___ DATA LISTING ___

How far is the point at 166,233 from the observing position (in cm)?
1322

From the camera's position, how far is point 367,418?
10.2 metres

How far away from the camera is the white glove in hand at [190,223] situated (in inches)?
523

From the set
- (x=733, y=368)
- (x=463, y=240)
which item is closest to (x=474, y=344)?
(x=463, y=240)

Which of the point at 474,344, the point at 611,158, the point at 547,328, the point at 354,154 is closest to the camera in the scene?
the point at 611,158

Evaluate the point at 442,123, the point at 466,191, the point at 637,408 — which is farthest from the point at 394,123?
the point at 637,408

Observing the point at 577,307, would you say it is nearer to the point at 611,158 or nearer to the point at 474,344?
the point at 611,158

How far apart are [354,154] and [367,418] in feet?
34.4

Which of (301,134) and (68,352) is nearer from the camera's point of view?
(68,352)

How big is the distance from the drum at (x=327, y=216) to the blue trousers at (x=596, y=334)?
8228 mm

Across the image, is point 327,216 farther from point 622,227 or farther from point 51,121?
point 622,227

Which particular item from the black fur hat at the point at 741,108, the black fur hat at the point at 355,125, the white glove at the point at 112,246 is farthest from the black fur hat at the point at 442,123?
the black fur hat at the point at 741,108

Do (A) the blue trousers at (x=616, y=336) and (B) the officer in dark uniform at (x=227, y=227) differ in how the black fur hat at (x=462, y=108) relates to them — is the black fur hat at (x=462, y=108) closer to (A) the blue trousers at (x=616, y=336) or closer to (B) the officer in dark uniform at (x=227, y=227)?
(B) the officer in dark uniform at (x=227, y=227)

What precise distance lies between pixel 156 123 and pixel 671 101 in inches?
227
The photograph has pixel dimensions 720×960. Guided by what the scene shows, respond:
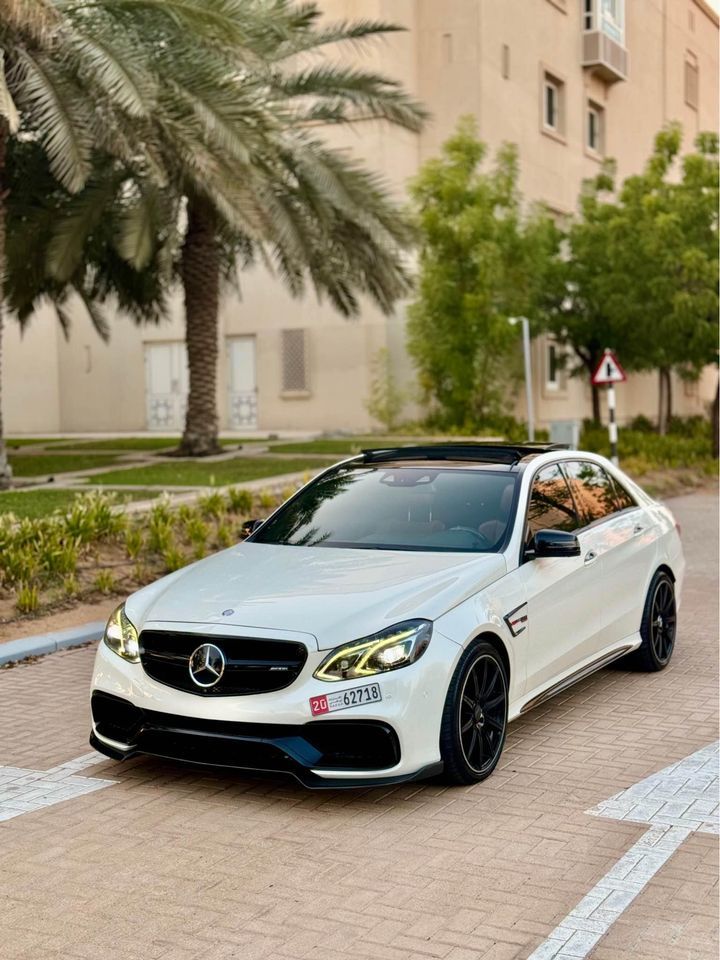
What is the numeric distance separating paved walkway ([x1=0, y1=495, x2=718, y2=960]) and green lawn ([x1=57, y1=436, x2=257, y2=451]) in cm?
1888

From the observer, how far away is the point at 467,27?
99.8 ft

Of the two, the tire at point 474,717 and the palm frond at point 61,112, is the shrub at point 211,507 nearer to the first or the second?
the palm frond at point 61,112

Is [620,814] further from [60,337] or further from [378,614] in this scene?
[60,337]

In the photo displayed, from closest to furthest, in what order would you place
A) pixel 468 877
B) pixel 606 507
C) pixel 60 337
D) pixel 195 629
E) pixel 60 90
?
pixel 468 877 < pixel 195 629 < pixel 606 507 < pixel 60 90 < pixel 60 337

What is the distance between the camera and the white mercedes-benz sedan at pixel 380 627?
5.31 metres

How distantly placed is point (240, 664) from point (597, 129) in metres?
36.6

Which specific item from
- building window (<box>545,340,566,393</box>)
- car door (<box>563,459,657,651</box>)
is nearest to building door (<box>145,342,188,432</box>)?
building window (<box>545,340,566,393</box>)

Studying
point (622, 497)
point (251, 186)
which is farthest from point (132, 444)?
point (622, 497)

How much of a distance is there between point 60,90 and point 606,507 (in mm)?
9901

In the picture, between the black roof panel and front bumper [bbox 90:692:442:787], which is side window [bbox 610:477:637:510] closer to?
the black roof panel

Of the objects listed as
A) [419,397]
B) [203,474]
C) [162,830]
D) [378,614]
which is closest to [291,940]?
[162,830]

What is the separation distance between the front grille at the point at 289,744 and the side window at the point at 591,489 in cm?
254

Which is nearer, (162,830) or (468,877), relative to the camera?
(468,877)

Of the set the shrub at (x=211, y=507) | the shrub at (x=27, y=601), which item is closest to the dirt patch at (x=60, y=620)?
the shrub at (x=27, y=601)
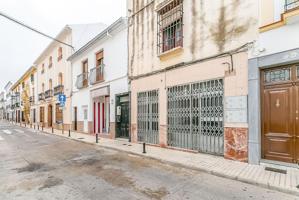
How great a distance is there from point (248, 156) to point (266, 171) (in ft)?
2.72

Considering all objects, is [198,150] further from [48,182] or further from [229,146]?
[48,182]

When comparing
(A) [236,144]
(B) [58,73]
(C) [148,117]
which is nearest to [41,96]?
(B) [58,73]

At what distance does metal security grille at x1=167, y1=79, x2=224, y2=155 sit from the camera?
22.6 feet

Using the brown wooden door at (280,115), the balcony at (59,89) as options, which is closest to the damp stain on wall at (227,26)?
the brown wooden door at (280,115)

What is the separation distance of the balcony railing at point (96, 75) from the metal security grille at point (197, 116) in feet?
21.3

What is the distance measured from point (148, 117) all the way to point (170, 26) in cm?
426

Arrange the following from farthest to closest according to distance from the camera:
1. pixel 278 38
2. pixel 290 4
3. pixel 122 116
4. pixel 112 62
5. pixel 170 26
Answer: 1. pixel 112 62
2. pixel 122 116
3. pixel 170 26
4. pixel 278 38
5. pixel 290 4

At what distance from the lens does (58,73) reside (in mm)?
21250

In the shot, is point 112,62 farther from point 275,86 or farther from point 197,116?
point 275,86

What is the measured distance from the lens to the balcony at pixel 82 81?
15.9m

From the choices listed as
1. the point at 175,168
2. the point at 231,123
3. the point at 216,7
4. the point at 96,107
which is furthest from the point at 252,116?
the point at 96,107

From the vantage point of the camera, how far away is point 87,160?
23.7 feet

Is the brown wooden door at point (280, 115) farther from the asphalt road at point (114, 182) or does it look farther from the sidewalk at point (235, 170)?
the asphalt road at point (114, 182)

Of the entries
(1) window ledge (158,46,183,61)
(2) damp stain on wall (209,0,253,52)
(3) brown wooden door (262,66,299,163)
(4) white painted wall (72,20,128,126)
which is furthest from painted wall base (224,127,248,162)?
(4) white painted wall (72,20,128,126)
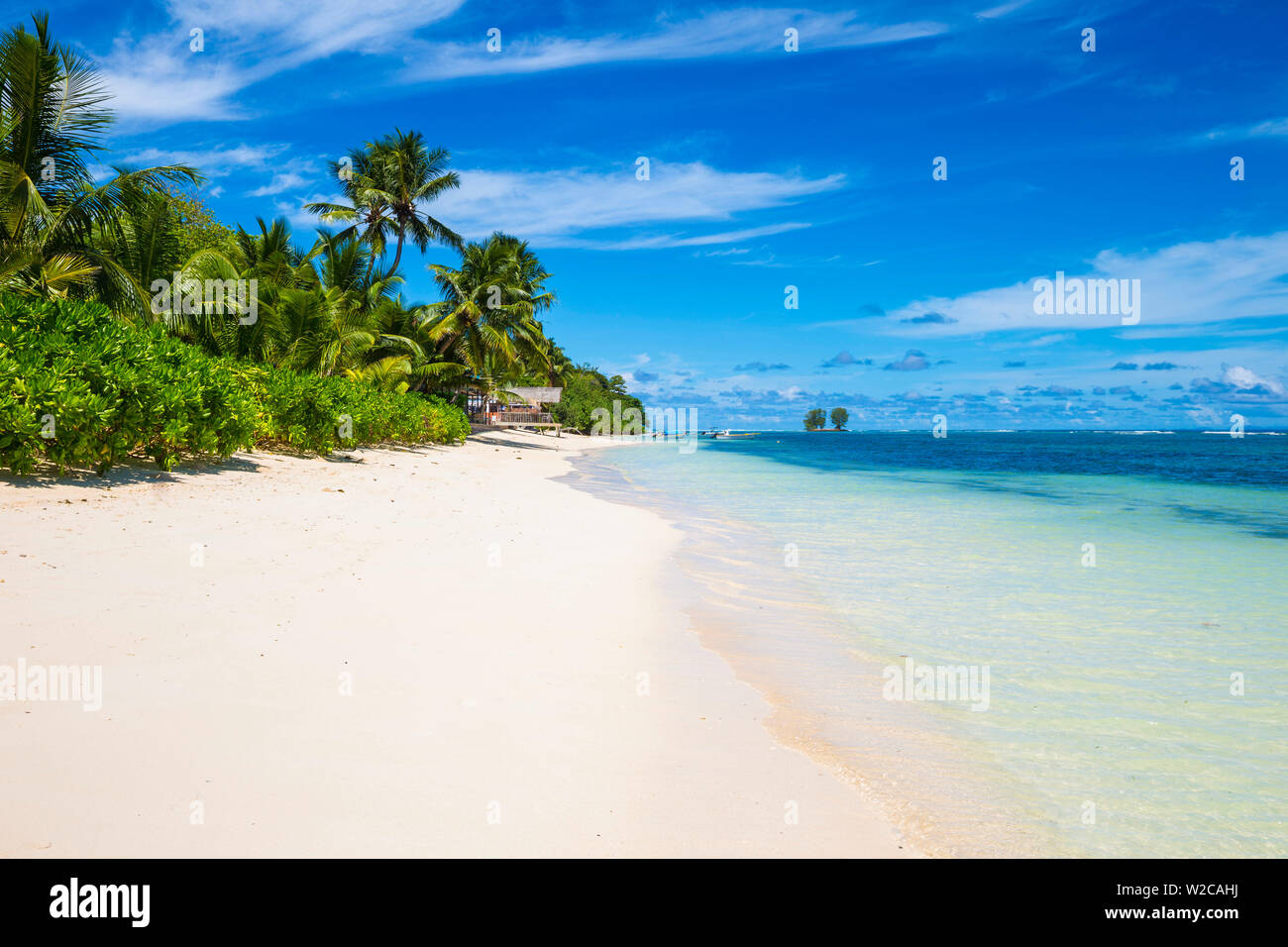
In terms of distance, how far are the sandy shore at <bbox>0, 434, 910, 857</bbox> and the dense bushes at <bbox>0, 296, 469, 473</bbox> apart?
66 cm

___

Starting at the line that contains "When comparing", write out every line through the final line of the entries, word for word; skip any pictures.

When comparing
(A) [236,144]
(B) [58,73]
(C) [148,117]
which is nearest to [41,96]?
(B) [58,73]

At what distance does metal security grille at x1=167, y1=79, x2=224, y2=155 sit from the camera?
22.6 feet

Using the brown wooden door at (280,115), the balcony at (59,89) as options, which is closest to the damp stain on wall at (227,26)?
the brown wooden door at (280,115)

What is the separation distance of the balcony railing at point (96, 75) from the metal security grille at point (197, 116) in feet?
21.3

What is the distance measured from point (148, 117) all the way to point (170, 26) in cm?
426

Arrange the following from farthest to closest according to distance from the camera:
1. pixel 278 38
2. pixel 290 4
3. pixel 122 116
4. pixel 112 62
5. pixel 170 26
Answer: 1. pixel 112 62
2. pixel 122 116
3. pixel 170 26
4. pixel 278 38
5. pixel 290 4

At what distance from the lens does (58,73) reside (in mm)?
21250

In the shot, is point 112,62 farther from point 275,86 or farther from point 197,116?
point 275,86

What is the measured distance from the lens to the balcony at pixel 82 81?
15.9m

From the choices listed as
1. the point at 175,168
2. the point at 231,123
3. the point at 216,7
4. the point at 96,107
which is furthest from the point at 252,116?
the point at 96,107

From the vantage point of the camera, how far away is point 87,160?
23.7 feet

Is the brown wooden door at point (280, 115) farther from the asphalt road at point (114, 182) or does it look farther from the sidewalk at point (235, 170)?
the asphalt road at point (114, 182)

Of the entries
(1) window ledge (158,46,183,61)
(2) damp stain on wall (209,0,253,52)
(3) brown wooden door (262,66,299,163)
(4) white painted wall (72,20,128,126)
which is furthest from painted wall base (224,127,248,162)?
(4) white painted wall (72,20,128,126)
In terms of distance, how far are the sandy shore at <bbox>0, 434, 910, 857</bbox> and the dense bushes at <bbox>0, 296, 469, 473</bbox> apart?
66 cm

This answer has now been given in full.